Within her pedagogical engagement, Romana leads the Comparative Screenwriting Teaching research for the Screenwriting Research Network. The new field of research aims to offer a fresh take on the teaching of screenwriting, applications in VR and relation with and to Artificial Intelligence (AI).
Before joining AUB, Romana taught creative writing and screenwriting at the University of Indianapolis, the University of York, and the University of Greenwich.
I see creative writing and screenwriting as a research practice within the academy. Also, I conceive of writing as hybrid and fluid and as a way to generate and disseminate new knowledge in the arts and the sciences.

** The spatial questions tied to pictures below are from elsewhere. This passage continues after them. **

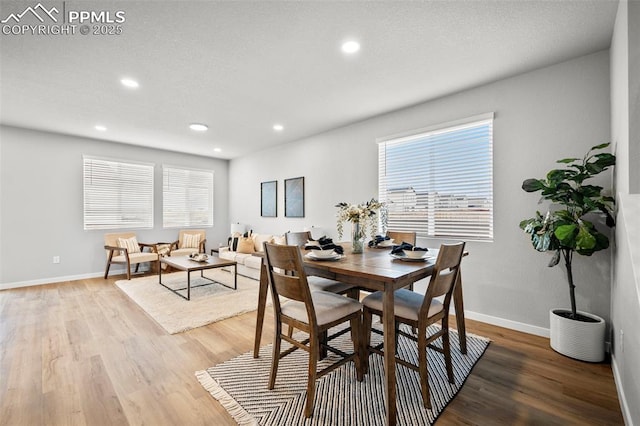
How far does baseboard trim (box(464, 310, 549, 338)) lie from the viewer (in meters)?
2.75

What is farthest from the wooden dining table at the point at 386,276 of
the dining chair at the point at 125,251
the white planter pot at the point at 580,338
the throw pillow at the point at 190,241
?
the throw pillow at the point at 190,241

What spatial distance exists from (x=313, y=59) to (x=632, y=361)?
9.73ft

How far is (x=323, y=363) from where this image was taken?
7.36ft

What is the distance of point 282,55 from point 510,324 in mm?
3437

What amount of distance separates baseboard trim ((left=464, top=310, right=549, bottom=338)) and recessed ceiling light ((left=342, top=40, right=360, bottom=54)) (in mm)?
2981

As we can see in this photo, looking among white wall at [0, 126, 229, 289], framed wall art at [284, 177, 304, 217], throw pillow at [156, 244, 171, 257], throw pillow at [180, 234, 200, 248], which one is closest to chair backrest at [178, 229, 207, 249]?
throw pillow at [180, 234, 200, 248]

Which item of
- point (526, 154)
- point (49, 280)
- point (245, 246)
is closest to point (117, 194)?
point (49, 280)

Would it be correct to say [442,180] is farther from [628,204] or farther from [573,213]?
[628,204]

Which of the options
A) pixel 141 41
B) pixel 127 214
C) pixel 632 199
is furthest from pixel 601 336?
pixel 127 214

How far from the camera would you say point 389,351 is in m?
1.59

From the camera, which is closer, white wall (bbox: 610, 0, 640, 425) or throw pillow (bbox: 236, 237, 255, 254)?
white wall (bbox: 610, 0, 640, 425)

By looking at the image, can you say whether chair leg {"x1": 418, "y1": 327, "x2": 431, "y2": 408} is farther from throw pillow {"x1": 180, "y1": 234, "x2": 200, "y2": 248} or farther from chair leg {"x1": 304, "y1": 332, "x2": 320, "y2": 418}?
throw pillow {"x1": 180, "y1": 234, "x2": 200, "y2": 248}

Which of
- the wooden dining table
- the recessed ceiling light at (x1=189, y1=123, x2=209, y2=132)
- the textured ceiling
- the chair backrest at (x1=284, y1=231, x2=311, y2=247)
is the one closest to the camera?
the wooden dining table

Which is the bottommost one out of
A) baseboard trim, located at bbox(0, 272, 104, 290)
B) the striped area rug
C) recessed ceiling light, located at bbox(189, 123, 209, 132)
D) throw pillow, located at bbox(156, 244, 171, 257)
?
the striped area rug
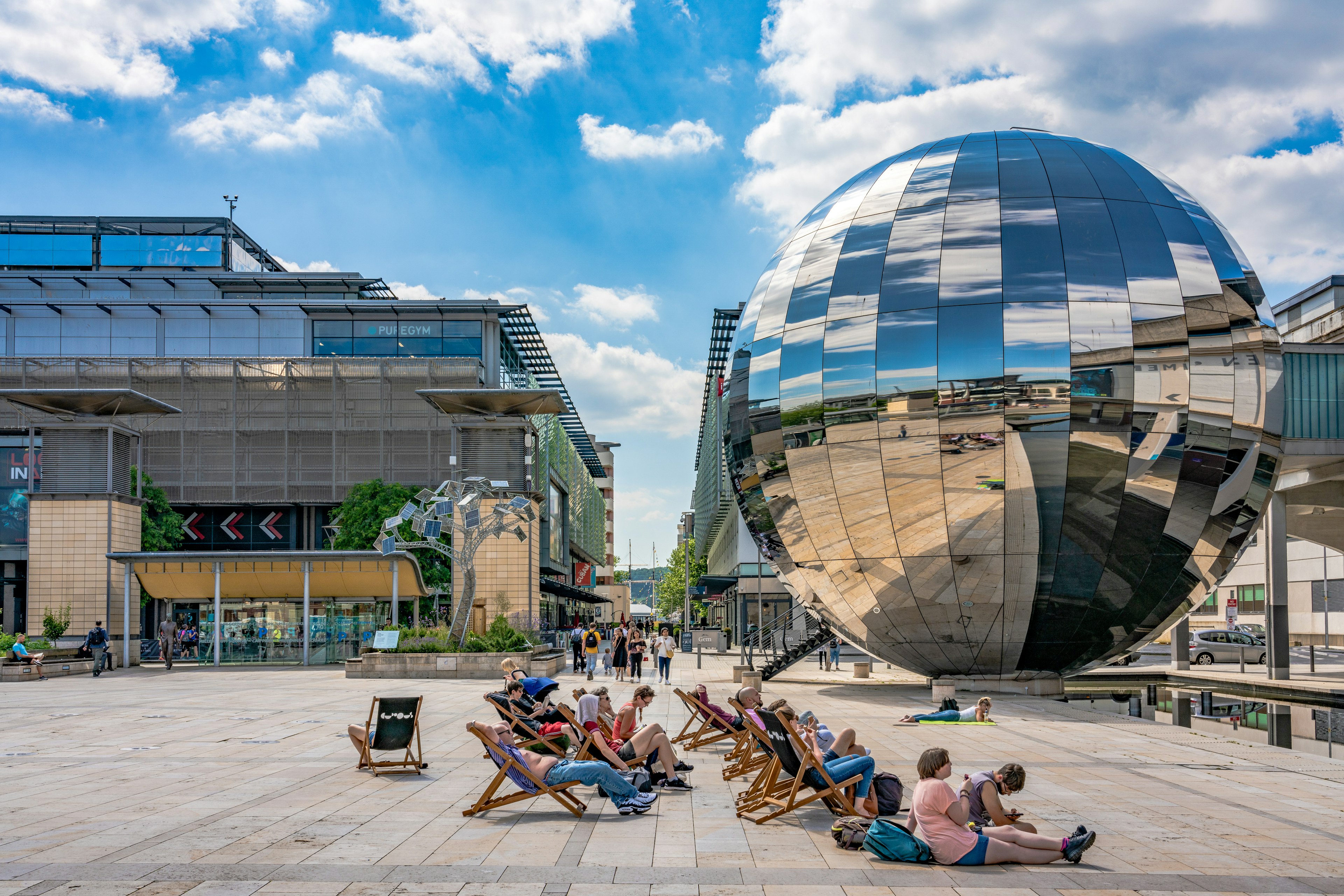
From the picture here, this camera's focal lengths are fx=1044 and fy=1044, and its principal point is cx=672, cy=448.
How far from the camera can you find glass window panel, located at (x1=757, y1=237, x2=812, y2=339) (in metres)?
19.2

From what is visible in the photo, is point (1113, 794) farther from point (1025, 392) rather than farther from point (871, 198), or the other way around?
point (871, 198)

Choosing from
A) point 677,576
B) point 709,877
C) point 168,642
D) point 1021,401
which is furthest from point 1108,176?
point 677,576

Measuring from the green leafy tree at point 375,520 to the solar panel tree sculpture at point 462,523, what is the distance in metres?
17.7

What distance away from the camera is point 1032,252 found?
1681 cm

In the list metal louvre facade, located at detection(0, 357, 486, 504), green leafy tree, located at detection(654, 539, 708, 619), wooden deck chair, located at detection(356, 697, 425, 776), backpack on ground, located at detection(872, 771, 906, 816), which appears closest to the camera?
backpack on ground, located at detection(872, 771, 906, 816)

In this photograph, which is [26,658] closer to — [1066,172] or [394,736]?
[394,736]

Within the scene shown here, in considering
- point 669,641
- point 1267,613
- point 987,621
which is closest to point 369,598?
point 669,641

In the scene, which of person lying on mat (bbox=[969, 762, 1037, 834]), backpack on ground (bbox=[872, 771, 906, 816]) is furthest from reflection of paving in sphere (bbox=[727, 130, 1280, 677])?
person lying on mat (bbox=[969, 762, 1037, 834])

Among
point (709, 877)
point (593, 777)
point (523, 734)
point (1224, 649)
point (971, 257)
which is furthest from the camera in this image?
point (1224, 649)

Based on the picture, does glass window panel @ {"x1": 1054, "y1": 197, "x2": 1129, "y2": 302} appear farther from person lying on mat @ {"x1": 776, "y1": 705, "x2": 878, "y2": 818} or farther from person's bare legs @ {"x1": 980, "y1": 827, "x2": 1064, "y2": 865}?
person's bare legs @ {"x1": 980, "y1": 827, "x2": 1064, "y2": 865}

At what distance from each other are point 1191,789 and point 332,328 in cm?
6506

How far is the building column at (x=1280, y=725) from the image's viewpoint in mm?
15750

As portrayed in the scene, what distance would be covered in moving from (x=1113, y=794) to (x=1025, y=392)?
7.49 meters

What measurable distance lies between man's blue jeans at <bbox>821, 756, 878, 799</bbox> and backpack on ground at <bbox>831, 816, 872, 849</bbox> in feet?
1.65
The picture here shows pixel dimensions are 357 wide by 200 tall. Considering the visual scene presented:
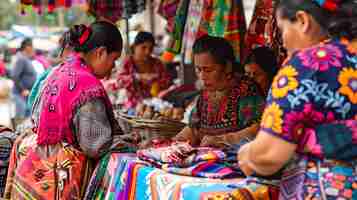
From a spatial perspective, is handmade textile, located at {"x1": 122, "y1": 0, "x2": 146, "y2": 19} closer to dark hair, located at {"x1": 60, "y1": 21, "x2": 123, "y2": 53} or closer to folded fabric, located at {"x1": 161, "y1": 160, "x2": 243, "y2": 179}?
dark hair, located at {"x1": 60, "y1": 21, "x2": 123, "y2": 53}

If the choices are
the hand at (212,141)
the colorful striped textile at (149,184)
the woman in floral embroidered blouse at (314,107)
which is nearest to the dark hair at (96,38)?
the colorful striped textile at (149,184)

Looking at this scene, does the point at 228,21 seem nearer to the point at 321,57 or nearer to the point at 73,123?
the point at 73,123

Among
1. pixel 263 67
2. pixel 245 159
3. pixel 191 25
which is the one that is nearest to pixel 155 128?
pixel 263 67

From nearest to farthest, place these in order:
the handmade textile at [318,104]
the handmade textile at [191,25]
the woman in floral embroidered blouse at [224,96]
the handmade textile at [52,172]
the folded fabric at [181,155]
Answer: the handmade textile at [318,104], the folded fabric at [181,155], the handmade textile at [52,172], the woman in floral embroidered blouse at [224,96], the handmade textile at [191,25]

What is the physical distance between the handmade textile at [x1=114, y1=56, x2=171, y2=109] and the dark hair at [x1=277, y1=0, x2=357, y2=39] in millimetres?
4698

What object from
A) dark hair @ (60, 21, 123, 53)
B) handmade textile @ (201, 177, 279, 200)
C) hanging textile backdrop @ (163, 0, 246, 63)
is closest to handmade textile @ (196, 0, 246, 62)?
hanging textile backdrop @ (163, 0, 246, 63)

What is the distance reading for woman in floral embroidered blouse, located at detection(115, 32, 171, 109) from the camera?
6.88 metres

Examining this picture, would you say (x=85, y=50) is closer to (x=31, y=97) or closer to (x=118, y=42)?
(x=118, y=42)

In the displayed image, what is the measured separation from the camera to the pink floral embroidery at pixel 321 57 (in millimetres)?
2145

Simultaneously, while leading research for the SIG Essay Film Form of the British Association of Film, Television and Screen Studies, I'm active in the creative processes, analysis and reflection around the Essay Film Form – as an arena of experimentation and dissemination of human complex realities, and scientific research and discoveries.
Consequently, the act of writing a screenplay within this be-frontal frame of interest is understood as a form of research, a form of communication, and laterally as a document for industrial production. Therefore, what has become known as the 'academic screenplay' becomes the process and method of a research enquiry, and the research artefacts become the dialogue between the author's thinking and making.
This process is of particular interest in the translation of scientific research and complex systems, where the act of dissemination is not immediately obvious, and benefits from threshold concepts found in screenwriting, e-storytelling – which need to be applied to the specificity of the communication act.
I am interested in innovative and original research looking at the act of writing. Primarily, writing (and screenwriting) as a form of research and exploration in the translation and communication (into a variety of formats) of layered realities and complex systems in the humanities and sciences alike.